Data extracted from a collection:
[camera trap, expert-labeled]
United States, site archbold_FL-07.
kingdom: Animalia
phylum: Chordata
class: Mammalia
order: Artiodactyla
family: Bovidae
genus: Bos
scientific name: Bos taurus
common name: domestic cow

■ What you should do: Retype all of the entries precisely as they are.

■ Result for this task:
[camera trap, expert-labeled]
United States, site archbold_FL-07.
kingdom: Animalia
phylum: Chordata
class: Mammalia
order: Artiodactyla
family: Bovidae
genus: Bos
scientific name: Bos taurus
common name: domestic cow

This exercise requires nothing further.